Excerpted passage
________________

[I] Interactive MSQ profile (druid)

via GitHub Tue, 24 Sep 2024 02:11:51 -0700


gianm opened a new issue, #17139:
URL: https://github.com/apache/druid/issues/17139

# Motivation

Druid 24 included a task-based multi-stage query engine proposed in #12262.
This has proved useful for [DML (REPLACE,
INSERT)](https://druid.apache.org/docs/latest/multi-stage-query/) and [querying
directly from deep
storage](https://druid.apache.org/docs/latest/querying/query-deep-storage).

This proposal is to introduce the natural next evolution: an interactive
"profile" of the engine. The same engine is configured to run interactively,
including changes such as:

- Read locally-cached data instead of pulling from deep storage.
- Multithreaded workers inside shared JVMs, leveraging the work from #17057,
#17048.
- In-memory shuffles, leveraging the work from #16168, #16790, #16775.
- No whole-worker fault-tolerance, which saves the need to checkpoint state
to durable storage. (RPC fault tolerance through retries would still happen.)

The main purpose of this engine is to provide a way to run queries that are
too lightweight for the task-based MSQ engine to make sense, but too
heavyweight for the standard native query engine to make sense. A good example
would be a `GROUP BY` with an intermediate resultset of hundreds of millions of
rows. In general this engine would specialize in the sort of midweight, ad-hoc
queries that are common in the data warehousing world. I believe with some
additional work it would also be possible to run lightweight, high QPS queries
competitively with the standard native query engine.

________________

Work to complete
**a)** How would you render this sentence from the Druid proposal in French: "In general this engine would specialize in the sort of midweight, ad-hoc queries that are common in the data warehousing world."
**b)** Which issue or pull request numbers does the Druid proposal cite in its body, not counting its own number #17139?
**c)** Could you write the next paragraph of the Druid interactive MSQ proposal, picking up after its final sentence?
You won't need the listing that comes next.

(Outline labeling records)
________________

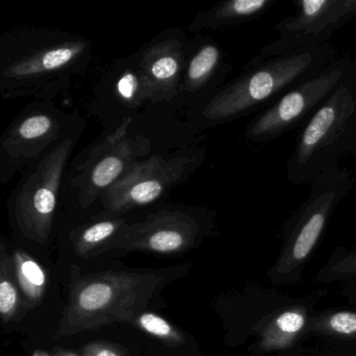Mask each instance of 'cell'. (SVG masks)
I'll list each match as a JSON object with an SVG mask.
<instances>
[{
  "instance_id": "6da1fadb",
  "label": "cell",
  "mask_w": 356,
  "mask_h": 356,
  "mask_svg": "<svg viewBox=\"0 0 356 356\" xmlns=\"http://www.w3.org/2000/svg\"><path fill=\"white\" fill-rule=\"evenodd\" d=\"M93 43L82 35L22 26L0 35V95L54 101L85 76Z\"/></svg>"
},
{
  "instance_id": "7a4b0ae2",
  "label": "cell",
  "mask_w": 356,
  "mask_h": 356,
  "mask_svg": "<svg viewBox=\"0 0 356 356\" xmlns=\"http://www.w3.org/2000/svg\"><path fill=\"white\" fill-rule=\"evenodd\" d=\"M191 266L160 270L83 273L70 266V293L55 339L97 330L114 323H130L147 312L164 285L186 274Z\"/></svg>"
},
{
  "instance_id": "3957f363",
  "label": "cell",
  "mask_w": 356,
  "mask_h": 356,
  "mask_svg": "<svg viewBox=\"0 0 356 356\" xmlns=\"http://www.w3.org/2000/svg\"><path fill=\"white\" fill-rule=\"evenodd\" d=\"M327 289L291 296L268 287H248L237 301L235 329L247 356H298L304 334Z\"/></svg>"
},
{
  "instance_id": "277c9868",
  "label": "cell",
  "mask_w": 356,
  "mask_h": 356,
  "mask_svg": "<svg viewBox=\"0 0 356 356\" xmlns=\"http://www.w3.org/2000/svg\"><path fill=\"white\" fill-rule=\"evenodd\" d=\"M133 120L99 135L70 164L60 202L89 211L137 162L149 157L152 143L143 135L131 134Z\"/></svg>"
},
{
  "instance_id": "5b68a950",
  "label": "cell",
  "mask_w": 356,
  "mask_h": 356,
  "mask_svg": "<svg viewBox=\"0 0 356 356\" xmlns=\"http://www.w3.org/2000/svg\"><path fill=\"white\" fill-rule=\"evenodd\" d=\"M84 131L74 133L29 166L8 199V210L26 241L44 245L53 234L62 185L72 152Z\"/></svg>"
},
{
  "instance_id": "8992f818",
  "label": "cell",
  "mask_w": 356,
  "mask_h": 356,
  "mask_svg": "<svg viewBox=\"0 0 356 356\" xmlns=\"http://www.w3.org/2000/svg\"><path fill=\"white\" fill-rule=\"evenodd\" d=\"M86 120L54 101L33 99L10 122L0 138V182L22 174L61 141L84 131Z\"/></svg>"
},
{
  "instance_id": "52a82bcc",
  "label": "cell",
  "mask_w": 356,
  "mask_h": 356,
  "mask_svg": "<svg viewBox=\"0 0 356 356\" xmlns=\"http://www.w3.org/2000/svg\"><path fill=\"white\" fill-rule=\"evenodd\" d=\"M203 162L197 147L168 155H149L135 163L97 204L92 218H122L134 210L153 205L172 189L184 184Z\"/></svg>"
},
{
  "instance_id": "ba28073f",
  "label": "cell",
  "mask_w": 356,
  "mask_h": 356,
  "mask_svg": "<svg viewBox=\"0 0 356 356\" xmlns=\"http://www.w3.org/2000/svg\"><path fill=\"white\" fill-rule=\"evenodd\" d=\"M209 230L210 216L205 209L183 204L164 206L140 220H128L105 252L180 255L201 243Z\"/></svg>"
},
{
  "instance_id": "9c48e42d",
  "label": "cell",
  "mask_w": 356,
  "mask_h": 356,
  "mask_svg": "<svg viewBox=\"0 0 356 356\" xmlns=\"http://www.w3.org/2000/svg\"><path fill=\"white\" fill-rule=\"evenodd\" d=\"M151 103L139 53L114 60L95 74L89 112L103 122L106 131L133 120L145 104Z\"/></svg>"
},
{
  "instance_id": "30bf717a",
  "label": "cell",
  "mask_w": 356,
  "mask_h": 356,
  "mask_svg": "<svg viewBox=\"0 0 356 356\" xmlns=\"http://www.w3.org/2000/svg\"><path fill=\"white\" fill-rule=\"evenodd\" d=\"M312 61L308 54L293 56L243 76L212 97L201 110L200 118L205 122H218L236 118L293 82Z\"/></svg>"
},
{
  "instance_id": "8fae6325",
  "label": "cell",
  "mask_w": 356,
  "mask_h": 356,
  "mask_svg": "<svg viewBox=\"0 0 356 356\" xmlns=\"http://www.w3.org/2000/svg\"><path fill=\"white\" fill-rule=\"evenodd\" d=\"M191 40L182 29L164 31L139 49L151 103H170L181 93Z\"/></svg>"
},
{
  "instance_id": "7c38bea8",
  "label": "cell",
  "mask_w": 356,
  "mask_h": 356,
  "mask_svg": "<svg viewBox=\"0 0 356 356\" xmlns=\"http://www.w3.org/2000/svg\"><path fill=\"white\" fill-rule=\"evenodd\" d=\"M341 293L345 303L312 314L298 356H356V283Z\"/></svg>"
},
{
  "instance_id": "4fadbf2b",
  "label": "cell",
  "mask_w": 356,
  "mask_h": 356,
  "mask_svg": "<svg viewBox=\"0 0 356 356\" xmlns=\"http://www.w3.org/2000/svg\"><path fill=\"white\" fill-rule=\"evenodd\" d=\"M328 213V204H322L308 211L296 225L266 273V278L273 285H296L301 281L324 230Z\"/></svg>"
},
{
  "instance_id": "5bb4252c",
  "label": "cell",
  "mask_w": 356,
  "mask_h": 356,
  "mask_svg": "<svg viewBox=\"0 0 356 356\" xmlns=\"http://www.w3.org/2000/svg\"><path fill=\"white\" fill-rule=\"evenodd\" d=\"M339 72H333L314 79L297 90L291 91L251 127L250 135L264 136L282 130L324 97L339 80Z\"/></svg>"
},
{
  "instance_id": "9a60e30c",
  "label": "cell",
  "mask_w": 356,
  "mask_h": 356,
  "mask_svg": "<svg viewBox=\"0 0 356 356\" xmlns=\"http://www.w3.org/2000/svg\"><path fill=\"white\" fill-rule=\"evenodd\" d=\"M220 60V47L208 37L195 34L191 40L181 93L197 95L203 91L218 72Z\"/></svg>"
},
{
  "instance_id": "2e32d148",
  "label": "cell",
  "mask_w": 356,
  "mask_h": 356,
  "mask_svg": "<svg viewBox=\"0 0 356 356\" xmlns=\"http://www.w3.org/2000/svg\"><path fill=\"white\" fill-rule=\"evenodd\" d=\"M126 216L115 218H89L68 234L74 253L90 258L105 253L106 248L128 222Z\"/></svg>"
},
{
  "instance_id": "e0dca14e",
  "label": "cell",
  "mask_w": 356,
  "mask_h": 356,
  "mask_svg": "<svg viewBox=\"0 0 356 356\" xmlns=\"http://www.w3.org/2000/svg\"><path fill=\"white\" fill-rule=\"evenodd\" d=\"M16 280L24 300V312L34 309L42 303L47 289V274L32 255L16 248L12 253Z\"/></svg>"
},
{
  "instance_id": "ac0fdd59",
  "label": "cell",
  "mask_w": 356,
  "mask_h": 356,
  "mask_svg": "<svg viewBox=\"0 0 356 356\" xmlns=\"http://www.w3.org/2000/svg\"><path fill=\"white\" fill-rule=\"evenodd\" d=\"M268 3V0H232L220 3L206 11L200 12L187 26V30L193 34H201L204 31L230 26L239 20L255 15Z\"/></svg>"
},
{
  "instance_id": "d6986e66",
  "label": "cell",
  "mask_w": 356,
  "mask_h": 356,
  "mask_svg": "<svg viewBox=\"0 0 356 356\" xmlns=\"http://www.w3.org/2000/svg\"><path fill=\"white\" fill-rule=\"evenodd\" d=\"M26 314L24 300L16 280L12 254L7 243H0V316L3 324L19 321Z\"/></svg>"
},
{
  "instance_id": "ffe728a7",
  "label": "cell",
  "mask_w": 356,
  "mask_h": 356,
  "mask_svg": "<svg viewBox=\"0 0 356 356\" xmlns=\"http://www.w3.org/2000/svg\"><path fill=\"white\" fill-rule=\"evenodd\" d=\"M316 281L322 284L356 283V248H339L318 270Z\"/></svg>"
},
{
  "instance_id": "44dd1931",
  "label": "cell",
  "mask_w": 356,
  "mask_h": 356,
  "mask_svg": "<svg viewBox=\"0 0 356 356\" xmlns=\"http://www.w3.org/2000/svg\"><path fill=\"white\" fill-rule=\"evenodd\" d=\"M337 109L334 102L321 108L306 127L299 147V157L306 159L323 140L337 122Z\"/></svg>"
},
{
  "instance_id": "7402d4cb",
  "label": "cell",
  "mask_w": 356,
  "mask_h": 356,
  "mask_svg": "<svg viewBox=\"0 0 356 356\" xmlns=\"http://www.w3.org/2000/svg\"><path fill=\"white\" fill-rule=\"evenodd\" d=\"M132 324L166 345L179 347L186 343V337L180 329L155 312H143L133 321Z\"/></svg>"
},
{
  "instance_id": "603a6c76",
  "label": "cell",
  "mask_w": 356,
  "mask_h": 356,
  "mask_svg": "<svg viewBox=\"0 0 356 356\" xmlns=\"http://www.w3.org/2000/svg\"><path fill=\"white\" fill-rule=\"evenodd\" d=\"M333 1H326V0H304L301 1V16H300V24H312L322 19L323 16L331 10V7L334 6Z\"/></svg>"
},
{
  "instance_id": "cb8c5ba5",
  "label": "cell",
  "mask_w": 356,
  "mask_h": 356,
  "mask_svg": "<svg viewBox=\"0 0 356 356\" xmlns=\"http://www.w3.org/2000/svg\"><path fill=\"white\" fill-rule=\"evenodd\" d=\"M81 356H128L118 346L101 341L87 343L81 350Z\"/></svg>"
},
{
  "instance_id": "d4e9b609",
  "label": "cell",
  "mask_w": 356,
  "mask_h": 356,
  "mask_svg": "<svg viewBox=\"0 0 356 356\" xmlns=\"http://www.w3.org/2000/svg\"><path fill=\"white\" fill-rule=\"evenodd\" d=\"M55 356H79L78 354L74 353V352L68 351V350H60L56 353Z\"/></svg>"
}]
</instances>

________________

Final results
**a)** En général, ce moteur se spécialiserait dans le type de requêtes ad hoc de poids moyen qui sont courantes dans le monde de l'entreposage de données.

**b)** #12262, #17057, #17048, #16168, #16790, #16775

**c)**
# Proposed changes

### Name

In the initial PR I'll used the name **dart** for this profile of the
engine. Darts are lightweight and go fast, which are good qualities in an
interactive query engine. It even has a possible backronym: "Distributed
Asynchronous Runtime Topology".

### API

Initially I'm proposing an API that is compatible with the SQL query API, to
make it easy to try out the new engine.

To issue a query, `POST /druid/v2/sql/dart/` the same form of JSON payload
that would be accepted by `/druid/v2/sql/`. Results are also in the same
format. This is a synchronous API, although internally the engine is
asynchronous, so it is definitely possible to introduce an asychronous API
later on.

To issue a query and also return a
[report](https://druid.apache.org/docs/latest/api-reference/sql-ingestion-api#report-response-fields)
with stages, counters, etc, `POST /druid/v2/sql/dart/?fullReport`. This is
like an
`EXPLAIN ANALYZE`. The report is in the same format as the reports generated
by the task-based engine.

To see a list of running queries (a feature that the native engine does not
have), `GET /druid/v2/sql/dart/`.

To cancel a query, `DELETE /druid/v2/sql/dart/{sqlQueryId}`.

To check if the engine is enabled, `GET /druid/v2/sql/dart/enabled` (returns
200 or 404).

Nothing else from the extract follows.